> [Exercise] Reproduce the lines word for word, beginning with the line that contains "In the image shown, is" and continuing through the last line.

> [Stored data]

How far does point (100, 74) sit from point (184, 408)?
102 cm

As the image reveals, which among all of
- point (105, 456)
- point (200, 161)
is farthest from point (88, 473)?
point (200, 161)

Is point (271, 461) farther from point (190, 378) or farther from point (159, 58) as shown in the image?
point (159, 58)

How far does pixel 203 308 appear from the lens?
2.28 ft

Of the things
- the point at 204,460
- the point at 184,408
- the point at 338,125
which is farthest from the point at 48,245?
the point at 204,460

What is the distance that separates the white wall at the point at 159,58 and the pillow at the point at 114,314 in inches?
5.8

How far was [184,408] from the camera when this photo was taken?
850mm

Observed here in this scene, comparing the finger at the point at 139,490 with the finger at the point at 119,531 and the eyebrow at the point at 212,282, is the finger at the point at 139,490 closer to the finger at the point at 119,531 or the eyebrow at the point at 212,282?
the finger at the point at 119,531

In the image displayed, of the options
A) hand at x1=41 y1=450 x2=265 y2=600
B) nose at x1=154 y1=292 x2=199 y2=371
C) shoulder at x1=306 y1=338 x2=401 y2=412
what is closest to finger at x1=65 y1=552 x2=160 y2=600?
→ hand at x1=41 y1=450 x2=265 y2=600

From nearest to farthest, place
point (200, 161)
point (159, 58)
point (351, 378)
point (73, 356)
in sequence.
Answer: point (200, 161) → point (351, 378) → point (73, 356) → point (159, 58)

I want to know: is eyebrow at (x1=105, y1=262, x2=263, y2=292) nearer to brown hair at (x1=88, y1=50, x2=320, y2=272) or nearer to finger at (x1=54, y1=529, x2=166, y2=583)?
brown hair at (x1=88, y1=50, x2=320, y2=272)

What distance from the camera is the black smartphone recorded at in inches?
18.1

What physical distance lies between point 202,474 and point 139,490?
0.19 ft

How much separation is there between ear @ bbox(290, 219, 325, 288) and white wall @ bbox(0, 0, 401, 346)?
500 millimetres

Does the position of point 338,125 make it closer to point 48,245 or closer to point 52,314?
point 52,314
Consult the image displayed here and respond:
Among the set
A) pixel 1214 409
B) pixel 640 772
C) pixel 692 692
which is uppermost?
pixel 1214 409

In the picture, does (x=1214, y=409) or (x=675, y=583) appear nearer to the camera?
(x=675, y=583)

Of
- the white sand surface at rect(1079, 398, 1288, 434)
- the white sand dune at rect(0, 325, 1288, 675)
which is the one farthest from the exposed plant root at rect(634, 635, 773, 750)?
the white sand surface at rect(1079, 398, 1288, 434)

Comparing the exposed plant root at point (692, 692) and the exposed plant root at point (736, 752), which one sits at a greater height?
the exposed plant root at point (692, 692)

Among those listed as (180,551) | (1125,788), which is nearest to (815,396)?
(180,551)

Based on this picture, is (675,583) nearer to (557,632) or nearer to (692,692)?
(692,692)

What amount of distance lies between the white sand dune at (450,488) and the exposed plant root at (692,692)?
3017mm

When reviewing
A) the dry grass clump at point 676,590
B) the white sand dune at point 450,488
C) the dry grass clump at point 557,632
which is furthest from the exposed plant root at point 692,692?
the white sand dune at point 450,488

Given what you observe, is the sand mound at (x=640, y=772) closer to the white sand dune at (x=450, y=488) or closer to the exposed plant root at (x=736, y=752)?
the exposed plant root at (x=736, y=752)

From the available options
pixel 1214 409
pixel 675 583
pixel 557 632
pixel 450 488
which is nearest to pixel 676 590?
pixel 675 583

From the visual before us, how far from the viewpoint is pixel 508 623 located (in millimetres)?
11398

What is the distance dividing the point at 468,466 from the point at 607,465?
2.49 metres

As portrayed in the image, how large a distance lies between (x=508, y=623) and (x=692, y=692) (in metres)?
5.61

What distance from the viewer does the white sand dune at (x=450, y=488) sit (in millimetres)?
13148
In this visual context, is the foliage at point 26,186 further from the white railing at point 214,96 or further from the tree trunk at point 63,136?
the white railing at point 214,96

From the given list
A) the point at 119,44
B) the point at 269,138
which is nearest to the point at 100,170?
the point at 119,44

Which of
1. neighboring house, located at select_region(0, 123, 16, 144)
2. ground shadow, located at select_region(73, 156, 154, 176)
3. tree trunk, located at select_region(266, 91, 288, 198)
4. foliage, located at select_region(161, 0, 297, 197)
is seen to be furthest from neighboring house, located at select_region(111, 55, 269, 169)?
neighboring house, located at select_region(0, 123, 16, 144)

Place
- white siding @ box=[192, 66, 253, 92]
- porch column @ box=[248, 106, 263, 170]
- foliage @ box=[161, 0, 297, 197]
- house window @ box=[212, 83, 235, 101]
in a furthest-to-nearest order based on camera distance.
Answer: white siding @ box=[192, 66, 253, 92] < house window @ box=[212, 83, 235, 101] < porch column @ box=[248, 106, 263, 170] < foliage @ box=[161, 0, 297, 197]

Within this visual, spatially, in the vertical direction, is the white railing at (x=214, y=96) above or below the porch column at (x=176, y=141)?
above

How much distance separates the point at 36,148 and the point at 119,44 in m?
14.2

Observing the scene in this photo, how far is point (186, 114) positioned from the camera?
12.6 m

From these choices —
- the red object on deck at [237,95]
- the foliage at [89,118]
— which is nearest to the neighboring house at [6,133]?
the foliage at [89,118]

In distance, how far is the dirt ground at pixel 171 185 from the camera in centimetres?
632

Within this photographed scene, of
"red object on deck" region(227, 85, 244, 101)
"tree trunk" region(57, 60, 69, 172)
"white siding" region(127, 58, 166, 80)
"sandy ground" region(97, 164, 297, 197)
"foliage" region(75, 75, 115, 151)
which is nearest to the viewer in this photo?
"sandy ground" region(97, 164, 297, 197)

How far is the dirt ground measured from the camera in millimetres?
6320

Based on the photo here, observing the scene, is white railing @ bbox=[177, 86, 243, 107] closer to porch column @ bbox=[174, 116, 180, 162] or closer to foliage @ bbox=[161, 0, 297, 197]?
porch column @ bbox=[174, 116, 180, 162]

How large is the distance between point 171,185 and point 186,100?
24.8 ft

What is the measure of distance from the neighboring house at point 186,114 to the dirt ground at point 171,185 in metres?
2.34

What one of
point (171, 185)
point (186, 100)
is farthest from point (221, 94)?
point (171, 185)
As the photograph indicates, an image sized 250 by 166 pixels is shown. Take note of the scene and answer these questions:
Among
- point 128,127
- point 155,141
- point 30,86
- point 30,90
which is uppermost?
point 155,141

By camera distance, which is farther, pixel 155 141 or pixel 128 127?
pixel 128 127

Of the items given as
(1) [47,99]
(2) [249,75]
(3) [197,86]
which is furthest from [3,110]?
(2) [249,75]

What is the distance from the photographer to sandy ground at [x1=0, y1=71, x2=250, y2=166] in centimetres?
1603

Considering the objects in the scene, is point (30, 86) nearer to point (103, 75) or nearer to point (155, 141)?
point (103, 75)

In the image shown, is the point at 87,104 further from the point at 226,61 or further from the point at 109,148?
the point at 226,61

> [Solution]
In the image shown, is the point at 87,104 further from the point at 226,61 or further from the point at 109,148?
the point at 226,61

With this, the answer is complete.